Albemarle County teachers share safety concerns ahead of return to school
ALBEMARLE Co., Va. (WVIR) - At Thursday night’s Albemarle County School Board meeting, concerned teachers lined up in a virtual waiting room to express their doubts about an in-person return to school.
Teachers, bus drivers, parents, and healthcare workers were some of the people who shared their perspectives on the county’s return to school strategy.
“Our teachers are in fact superheroes, but they don’t actually have superpowers,” said Matthew Christensen. “They can still get sick. They still need to pay rent or mortgage, and they still need to pay to eat.”
Those superheroes lined up in a virtual waiting room that was so long each comment was limited to two minutes. Usually, public comments at Albemarle County School Board meetings can be up to three minutes.

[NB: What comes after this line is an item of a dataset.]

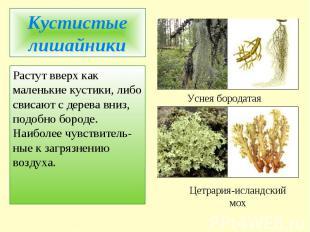 Кустистые лишайникиРастут вверх как маленькие кустики, либо свисают с дерева вни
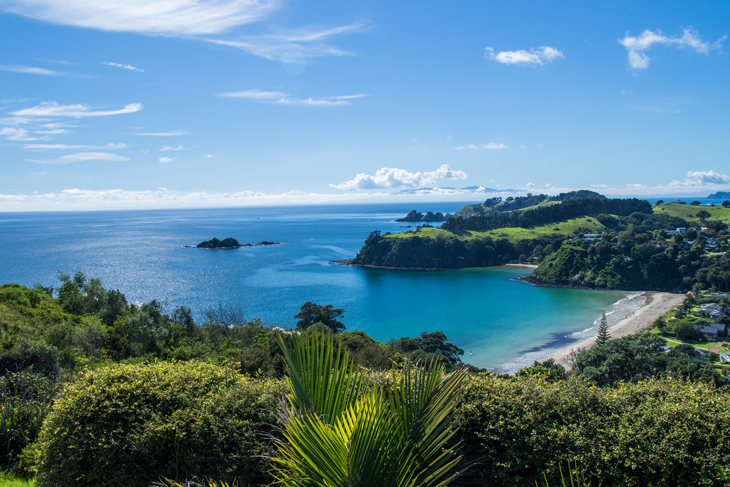 Little Palm Beach on Waiheke Island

“As of right now, I don’t feel safe, and I don’t feel my children are safe going into ACPS schools for face-to-face learning in the fall,” said Tim Klobuchar, a teacher at Monticello High School.
The number of teachers that spoke allowed a variety of worries to be shared. Kathryn Lowe shared her story, and worries about bringing the sickness home.
“I have a son who’s disabled. I spent the last 23 years of my life keeping him alive,” the Burley Middle School teacher said. “We have decided to send him to a group home to keep him away from me so that I don”t put his health at risk.”
Emily Mathon said the board needs to make sure it has its most vulnerable students in mind.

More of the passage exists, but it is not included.